▶ _TASK PROMPT_: Give the listing again in full, matching it character for character.

▶ _DATASET RECORDS_:
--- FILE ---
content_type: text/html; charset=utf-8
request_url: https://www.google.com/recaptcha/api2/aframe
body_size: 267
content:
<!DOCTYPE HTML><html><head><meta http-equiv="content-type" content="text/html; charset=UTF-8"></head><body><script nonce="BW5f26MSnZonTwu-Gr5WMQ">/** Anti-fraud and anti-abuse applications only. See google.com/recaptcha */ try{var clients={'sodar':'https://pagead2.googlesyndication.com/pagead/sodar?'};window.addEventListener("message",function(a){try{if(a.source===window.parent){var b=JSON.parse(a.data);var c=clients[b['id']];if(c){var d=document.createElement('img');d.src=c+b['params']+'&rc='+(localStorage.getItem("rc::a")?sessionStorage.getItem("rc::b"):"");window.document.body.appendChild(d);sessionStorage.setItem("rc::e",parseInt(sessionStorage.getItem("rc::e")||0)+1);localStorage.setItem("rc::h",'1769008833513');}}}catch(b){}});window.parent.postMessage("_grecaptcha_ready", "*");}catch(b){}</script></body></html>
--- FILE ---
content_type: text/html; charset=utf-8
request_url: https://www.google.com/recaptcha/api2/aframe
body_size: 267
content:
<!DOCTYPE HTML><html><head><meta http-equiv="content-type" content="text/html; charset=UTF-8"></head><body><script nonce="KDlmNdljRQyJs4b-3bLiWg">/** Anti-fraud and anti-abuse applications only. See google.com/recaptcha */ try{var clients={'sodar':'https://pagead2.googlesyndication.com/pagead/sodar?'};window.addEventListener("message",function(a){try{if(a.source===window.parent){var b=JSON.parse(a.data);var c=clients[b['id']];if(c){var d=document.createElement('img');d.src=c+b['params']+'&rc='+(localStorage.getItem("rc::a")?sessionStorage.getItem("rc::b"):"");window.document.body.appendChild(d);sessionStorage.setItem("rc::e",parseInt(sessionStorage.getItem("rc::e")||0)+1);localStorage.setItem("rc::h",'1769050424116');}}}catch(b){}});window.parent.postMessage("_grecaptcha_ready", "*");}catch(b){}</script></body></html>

▶ _ANSWER SECTION_:
--- FILE ---
content_type: text/html; charset=utf-8
request_url: https://www.google.com/recaptcha/api2/aframe
body_size: 267
content:
<!DOCTYPE HTML><html><head><meta http-equiv="content-type" content="text/html; charset=UTF-8"></head><body><script nonce="BW5f26MSnZonTwu-Gr5WMQ">/** Anti-fraud and anti-abuse applications only. See google.com/recaptcha */ try{var clients={'sodar':'https://pagead2.googlesyndication.com/pagead/sodar?'};window.addEventListener("message",function(a){try{if(a.source===window.parent){var b=JSON.parse(a.data);var c=clients[b['id']];if(c){var d=document.createElement('img');d.src=c+b['params']+'&rc='+(localStorage.getItem("rc::a")?sessionStorage.getItem("rc::b"):"");window.document.body.appendChild(d);sessionStorage.setItem("rc::e",parseInt(sessionStorage.getItem("rc::e")||0)+1);localStorage.setItem("rc::h",'1769008833513');}}}catch(b){}});window.parent.postMessage("_grecaptcha_ready", "*");}catch(b){}</script></body></html>
--- FILE ---
content_type: text/html; charset=utf-8
request_url: https://www.google.com/recaptcha/api2/aframe
body_size: 267
content:
<!DOCTYPE HTML><html><head><meta http-equiv="content-type" content="text/html; charset=UTF-8"></head><body><script nonce="KDlmNdljRQyJs4b-3bLiWg">/** Anti-fraud and anti-abuse applications only. See google.com/recaptcha */ try{var clients={'sodar':'https://pagead2.googlesyndication.com/pagead/sodar?'};window.addEventListener("message",function(a){try{if(a.source===window.parent){var b=JSON.parse(a.data);var c=clients[b['id']];if(c){var d=document.createElement('img');d.src=c+b['params']+'&rc='+(localStorage.getItem("rc::a")?sessionStorage.getItem("rc::b"):"");window.document.body.appendChild(d);sessionStorage.setItem("rc::e",parseInt(sessionStorage.getItem("rc::e")||0)+1);localStorage.setItem("rc::h",'1769050424116');}}}catch(b){}});window.parent.postMessage("_grecaptcha_ready", "*");}catch(b){}</script></body></html>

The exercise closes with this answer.